Records START

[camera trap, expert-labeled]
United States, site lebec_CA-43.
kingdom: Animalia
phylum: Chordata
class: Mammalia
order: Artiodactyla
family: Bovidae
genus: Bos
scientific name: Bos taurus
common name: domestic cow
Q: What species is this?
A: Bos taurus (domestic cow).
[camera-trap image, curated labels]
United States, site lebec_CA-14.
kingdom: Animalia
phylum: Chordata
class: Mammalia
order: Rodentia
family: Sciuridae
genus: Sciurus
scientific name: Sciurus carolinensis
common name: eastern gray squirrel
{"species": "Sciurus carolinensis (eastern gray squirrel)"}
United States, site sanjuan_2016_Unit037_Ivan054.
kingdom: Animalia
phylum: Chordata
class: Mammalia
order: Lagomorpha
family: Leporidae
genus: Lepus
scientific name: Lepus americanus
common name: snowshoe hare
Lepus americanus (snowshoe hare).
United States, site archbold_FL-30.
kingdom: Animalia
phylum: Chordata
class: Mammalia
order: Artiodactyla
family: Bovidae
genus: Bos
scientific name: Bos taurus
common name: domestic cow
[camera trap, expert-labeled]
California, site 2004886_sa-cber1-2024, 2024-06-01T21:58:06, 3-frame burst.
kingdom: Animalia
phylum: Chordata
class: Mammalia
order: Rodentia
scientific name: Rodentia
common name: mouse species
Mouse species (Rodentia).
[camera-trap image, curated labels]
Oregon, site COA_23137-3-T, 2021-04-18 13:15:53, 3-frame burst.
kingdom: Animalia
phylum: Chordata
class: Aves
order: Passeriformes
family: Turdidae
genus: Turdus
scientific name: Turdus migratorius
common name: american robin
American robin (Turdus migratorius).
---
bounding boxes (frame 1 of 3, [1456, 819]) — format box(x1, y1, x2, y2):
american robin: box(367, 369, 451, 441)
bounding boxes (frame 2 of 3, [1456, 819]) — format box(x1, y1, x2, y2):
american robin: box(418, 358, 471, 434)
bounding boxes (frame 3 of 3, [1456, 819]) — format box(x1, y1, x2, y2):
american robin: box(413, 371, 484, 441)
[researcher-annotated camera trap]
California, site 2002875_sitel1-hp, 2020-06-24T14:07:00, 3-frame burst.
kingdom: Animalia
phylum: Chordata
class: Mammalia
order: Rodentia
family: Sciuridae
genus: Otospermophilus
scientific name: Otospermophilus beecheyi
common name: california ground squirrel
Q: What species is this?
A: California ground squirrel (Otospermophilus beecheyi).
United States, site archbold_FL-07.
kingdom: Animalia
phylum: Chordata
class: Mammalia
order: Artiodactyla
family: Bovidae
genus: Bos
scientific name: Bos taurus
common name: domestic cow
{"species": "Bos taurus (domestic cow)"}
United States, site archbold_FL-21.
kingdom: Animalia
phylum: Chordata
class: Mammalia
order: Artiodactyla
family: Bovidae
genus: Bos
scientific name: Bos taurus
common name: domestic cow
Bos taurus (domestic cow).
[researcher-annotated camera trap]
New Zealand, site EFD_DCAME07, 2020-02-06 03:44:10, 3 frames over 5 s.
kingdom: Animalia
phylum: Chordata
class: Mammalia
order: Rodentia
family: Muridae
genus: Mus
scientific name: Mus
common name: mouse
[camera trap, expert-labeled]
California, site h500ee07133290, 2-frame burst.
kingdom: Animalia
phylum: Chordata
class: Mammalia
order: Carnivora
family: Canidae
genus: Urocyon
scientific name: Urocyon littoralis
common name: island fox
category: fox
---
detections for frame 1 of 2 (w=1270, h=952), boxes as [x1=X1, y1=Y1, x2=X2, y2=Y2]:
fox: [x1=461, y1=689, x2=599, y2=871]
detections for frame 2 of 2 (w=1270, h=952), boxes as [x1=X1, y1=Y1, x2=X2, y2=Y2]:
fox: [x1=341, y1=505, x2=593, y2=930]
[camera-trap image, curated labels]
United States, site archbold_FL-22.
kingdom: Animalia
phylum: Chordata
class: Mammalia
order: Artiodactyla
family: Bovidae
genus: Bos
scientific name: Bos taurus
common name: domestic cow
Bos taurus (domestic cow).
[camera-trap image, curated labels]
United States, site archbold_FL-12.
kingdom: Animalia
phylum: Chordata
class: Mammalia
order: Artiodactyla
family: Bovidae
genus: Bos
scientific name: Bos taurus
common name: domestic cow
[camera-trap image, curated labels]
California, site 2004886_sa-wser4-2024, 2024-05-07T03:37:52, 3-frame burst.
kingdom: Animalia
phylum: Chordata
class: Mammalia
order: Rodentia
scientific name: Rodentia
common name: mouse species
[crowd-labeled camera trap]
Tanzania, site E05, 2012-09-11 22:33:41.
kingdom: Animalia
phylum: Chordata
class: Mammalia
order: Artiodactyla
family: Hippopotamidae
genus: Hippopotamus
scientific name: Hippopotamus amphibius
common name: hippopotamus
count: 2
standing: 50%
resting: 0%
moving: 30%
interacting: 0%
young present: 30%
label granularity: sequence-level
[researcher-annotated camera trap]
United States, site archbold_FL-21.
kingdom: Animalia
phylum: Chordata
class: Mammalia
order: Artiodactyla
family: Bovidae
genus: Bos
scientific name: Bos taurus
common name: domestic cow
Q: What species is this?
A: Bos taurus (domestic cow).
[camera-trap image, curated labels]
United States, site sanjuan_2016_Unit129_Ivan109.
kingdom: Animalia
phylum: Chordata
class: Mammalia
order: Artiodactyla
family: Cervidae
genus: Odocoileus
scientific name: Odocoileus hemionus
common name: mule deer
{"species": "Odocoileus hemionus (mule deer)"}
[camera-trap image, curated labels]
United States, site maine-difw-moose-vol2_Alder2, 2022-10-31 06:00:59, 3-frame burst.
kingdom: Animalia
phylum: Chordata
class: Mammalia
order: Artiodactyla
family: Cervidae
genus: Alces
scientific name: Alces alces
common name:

Records END

Task details = Every word of the data above should be given again, exactly as it stands.

Exercise solution =
[camera trap, expert-labeled]
United States, site lebec_CA-43.
kingdom: Animalia
phylum: Chordata
class: Mammalia
order: Artiodactyla
family: Bovidae
genus: Bos
scientific name: Bos taurus
common name: domestic cow
Q: What species is this?
A: Bos taurus (domestic cow).
[camera-trap image, curated labels]
United States, site lebec_CA-14.
kingdom: Animalia
phylum: Chordata
class: Mammalia
order: Rodentia
family: Sciuridae
genus: Sciurus
scientific name: Sciurus carolinensis
common name: eastern gray squirrel
{"species": "Sciurus carolinensis (eastern gray squirrel)"}
United States, site sanjuan_2016_Unit037_Ivan054.
kingdom: Animalia
phylum: Chordata
class: Mammalia
order: Lagomorpha
family: Leporidae
genus: Lepus
scientific name: Lepus americanus
common name: snowshoe hare
Lepus americanus (snowshoe hare).
United States, site archbold_FL-30.
kingdom: Animalia
phylum: Chordata
class: Mammalia
order: Artiodactyla
family: Bovidae
genus: Bos
scientific name: Bos taurus
common name: domestic cow
[camera trap, expert-labeled]
California, site 2004886_sa-cber1-2024, 2024-06-01T21:58:06, 3-frame burst.
kingdom: Animalia
phylum: Chordata
class: Mammalia
order: Rodentia
scientific name: Rodentia
common name: mouse species
Mouse species (Rodentia).
[camera-trap image, curated labels]
Oregon, site COA_23137-3-T, 2021-04-18 13:15:53, 3-frame burst.
kingdom: Animalia
phylum: Chordata
class: Aves
order: Passeriformes
family: Turdidae
genus: Turdus
scientific name: Turdus migratorius
common name: american robin
American robin (Turdus migratorius).
---
bounding boxes (frame 1 of 3, [1456, 819]) — format box(x1, y1, x2, y2):
american robin: box(367, 369, 451, 441)
bounding boxes (frame 2 of 3, [1456, 819]) — format box(x1, y1, x2, y2):
american robin: box(418, 358, 471, 434)
bounding boxes (frame 3 of 3, [1456, 819]) — format box(x1, y1, x2, y2):
american robin: box(413, 371, 484, 441)
[researcher-annotated camera trap]
California, site 2002875_sitel1-hp, 2020-06-24T14:07:00, 3-frame burst.
kingdom: Animalia
phylum: Chordata
class: Mammalia
order: Rodentia
family: Sciuridae
genus: Otospermophilus
scientific name: Otospermophilus beecheyi
common name: california ground squirrel
Q: What species is this?
A: California ground squirrel (Otospermophilus beecheyi).
United States, site archbold_FL-07.
kingdom: Animalia
phylum: Chordata
class: Mammalia
order: Artiodactyla
family: Bovidae
genus: Bos
scientific name: Bos taurus
common name: domestic cow
{"species": "Bos taurus (domestic cow)"}
United States, site archbold_FL-21.
kingdom: Animalia
phylum: Chordata
class: Mammalia
order: Artiodactyla
family: Bovidae
genus: Bos
scientific name: Bos taurus
common name: domestic cow
Bos taurus (domestic cow).
[researcher-annotated camera trap]
New Zealand, site EFD_DCAME07, 2020-02-06 03:44:10, 3 frames over 5 s.
kingdom: Animalia
phylum: Chordata
class: Mammalia
order: Rodentia
family: Muridae
genus: Mus
scientific name: Mus
common name: mouse
[camera trap, expert-labeled]
California, site h500ee07133290, 2-frame burst.
kingdom: Animalia
phylum: Chordata
class: Mammalia
order: Carnivora
family: Canidae
genus: Urocyon
scientific name: Urocyon littoralis
common name: island fox
category: fox
---
detections for frame 1 of 2 (w=1270, h=952), boxes as [x1=X1, y1=Y1, x2=X2, y2=Y2]:
fox: [x1=461, y1=689, x2=599, y2=871]
detections for frame 2 of 2 (w=1270, h=952), boxes as [x1=X1, y1=Y1, x2=X2, y2=Y2]:
fox: [x1=341, y1=505, x2=593, y2=930]
[camera-trap image, curated labels]
United States, site archbold_FL-22.
kingdom: Animalia
phylum: Chordata
class: Mammalia
order: Artiodactyla
family: Bovidae
genus: Bos
scientific name: Bos taurus
common name: domestic cow
Bos taurus (domestic cow).
[camera-trap image, curated labels]
United States, site archbold_FL-12.
kingdom: Animalia
phylum: Chordata
class: Mammalia
order: Artiodactyla
family: Bovidae
genus: Bos
scientific name: Bos taurus
common name: domestic cow
[camera-trap image, curated labels]
California, site 2004886_sa-wser4-2024, 2024-05-07T03:37:52, 3-frame burst.
kingdom: Animalia
phylum: Chordata
class: Mammalia
order: Rodentia
scientific name: Rodentia
common name: mouse species
[crowd-labeled camera trap]
Tanzania, site E05, 2012-09-11 22:33:41.
kingdom: Animalia
phylum: Chordata
class: Mammalia
order: Artiodactyla
family: Hippopotamidae
genus: Hippopotamus
scientific name: Hippopotamus amphibius
common name: hippopotamus
count: 2
standing: 50%
resting: 0%
moving: 30%
interacting: 0%
young present: 30%
label granularity: sequence-level
[researcher-annotated camera trap]
United States, site archbold_FL-21.
kingdom: Animalia
phylum: Chordata
class: Mammalia
order: Artiodactyla
family: Bovidae
genus: Bos
scientific name: Bos taurus
common name: domestic cow
Q: What species is this?
A: Bos taurus (domestic cow).
[camera-trap image, curated labels]
United States, site sanjuan_2016_Unit129_Ivan109.
kingdom: Animalia
phylum: Chordata
class: Mammalia
order: Artiodactyla
family: Cervidae
genus: Odocoileus
scientific name: Odocoileus hemionus
common name: mule deer
{"species": "Odocoileus hemionus (mule deer)"}
[camera-trap image, curated labels]
United States, site maine-difw-moose-vol2_Alder2, 2022-10-31 06:00:59, 3-frame burst.
kingdom: Animalia
phylum: Chordata
class: Mammalia
order: Artiodactyla
family: Cervidae
genus: Alces
scientific name: Alces alces
common name:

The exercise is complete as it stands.